See above. You don't seem to understand what we're doing, certainly not why.

Yeah...

Posted Nov 2, 2010 23:06 UTC (Tue) by tialaramex (subscriber, #21167) [Link]

What is it that I "don't seem to understand" ?

Actually, why don't you explain what your "hot fixes" are and why it's just not possible to have a real software engineering process that could easily throw up the source code and thus comply with the AGPL.

You might want (while writing) to reflect on the debunking of all the usual myths about how ordinary GPL compliance is hard, and how no "real" programmer has source code in version control or a repeatable build environment, or any of those things....

and if at the end you have a better process and nothing to write in your reply, that's sort of its own reward and I ask nothing further.

Heh...

Posted Oct 27, 2010 13:00 UTC (Wed) by khim (subscriber, #9252) [Link]

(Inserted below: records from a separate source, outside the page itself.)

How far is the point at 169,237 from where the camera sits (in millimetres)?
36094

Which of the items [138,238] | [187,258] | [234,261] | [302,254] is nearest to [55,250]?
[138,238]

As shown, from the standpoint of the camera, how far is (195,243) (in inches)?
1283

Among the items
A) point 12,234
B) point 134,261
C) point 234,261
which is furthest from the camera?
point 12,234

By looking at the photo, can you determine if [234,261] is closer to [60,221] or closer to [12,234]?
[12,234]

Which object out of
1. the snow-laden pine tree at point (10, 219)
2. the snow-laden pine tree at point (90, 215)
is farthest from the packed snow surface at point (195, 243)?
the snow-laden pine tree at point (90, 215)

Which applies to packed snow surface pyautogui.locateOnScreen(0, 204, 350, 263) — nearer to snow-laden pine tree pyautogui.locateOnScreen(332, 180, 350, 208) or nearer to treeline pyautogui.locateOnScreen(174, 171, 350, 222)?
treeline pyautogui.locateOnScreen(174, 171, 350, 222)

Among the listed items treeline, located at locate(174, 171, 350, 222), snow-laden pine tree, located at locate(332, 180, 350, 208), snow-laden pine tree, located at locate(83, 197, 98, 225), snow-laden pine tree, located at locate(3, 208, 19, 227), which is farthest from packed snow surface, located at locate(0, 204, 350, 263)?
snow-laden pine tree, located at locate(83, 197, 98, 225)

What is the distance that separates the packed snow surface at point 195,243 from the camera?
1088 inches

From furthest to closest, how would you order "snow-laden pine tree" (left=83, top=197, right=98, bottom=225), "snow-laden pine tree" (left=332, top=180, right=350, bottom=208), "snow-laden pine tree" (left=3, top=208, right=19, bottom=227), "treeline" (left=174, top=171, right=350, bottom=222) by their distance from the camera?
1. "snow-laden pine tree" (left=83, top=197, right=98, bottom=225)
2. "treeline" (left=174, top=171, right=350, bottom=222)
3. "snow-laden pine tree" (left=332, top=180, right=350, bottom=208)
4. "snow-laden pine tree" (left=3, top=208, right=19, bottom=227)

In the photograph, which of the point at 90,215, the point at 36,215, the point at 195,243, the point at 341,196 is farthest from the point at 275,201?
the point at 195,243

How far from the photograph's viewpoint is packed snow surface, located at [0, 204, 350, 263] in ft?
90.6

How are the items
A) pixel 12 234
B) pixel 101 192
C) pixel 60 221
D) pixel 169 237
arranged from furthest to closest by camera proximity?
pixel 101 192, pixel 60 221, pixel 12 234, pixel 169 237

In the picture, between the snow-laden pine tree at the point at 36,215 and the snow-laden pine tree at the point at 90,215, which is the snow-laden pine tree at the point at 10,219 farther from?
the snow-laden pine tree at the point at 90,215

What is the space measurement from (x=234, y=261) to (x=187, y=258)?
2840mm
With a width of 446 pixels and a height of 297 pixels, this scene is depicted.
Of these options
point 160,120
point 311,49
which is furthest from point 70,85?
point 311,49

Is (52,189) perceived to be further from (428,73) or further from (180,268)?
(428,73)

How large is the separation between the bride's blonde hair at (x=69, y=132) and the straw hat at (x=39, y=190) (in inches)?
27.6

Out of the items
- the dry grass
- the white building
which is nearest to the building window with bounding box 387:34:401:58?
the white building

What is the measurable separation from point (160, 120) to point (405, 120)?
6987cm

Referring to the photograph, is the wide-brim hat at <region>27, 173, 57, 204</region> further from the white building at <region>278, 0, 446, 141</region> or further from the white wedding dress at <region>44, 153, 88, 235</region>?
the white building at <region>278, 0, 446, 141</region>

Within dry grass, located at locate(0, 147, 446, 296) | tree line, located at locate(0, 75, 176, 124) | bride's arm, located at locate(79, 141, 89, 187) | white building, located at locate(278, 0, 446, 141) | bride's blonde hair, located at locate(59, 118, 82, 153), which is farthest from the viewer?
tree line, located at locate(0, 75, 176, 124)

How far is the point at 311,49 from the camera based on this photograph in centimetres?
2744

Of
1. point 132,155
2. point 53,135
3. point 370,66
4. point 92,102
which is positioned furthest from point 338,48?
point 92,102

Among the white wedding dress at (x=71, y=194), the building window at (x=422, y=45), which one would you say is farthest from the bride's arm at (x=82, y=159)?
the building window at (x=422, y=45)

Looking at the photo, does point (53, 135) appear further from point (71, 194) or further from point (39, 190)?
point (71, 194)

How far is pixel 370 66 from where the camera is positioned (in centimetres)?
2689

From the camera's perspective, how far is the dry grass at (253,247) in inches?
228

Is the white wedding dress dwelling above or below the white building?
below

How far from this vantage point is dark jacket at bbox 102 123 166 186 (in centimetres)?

business where I work as a senior developer

Business which has someone at position "senior developer" is small minority of the internet. Most of the sites out there are created by hobbyists who don't have a release process or VCS. Or by small "mom and pop" businesses where site was created by friendly neighbour. For them the AGPL is major PITA. For large businesses AGPL is scary enough and the just forbid to use such software (and they have enough developers to write adequate replacement from scratch).

This makes set of places where AGPL software can be considered acceptable small indeed: small businesses which already have "release procedure" but not yet big enough to have resources to rewrite AGPL soft.

Time will tell if this small slice (which is still huge since there are millions upon millions of web sites on the Internet) will be enough to support AGPL ecosystem.

Yeah...

Posted Oct 27, 2010 9:35 UTC (Wed) by epa (subscriber, #39769) [Link]

Who said anything about reproducing the error upstream? Just hack in whatever change you want, type 'make' and then 'make deploy'.

Even if you want to go the whole way of building the thing as an RPM and pushing it out via yum, this is only a few lines of shell script and need only take a few seconds to run.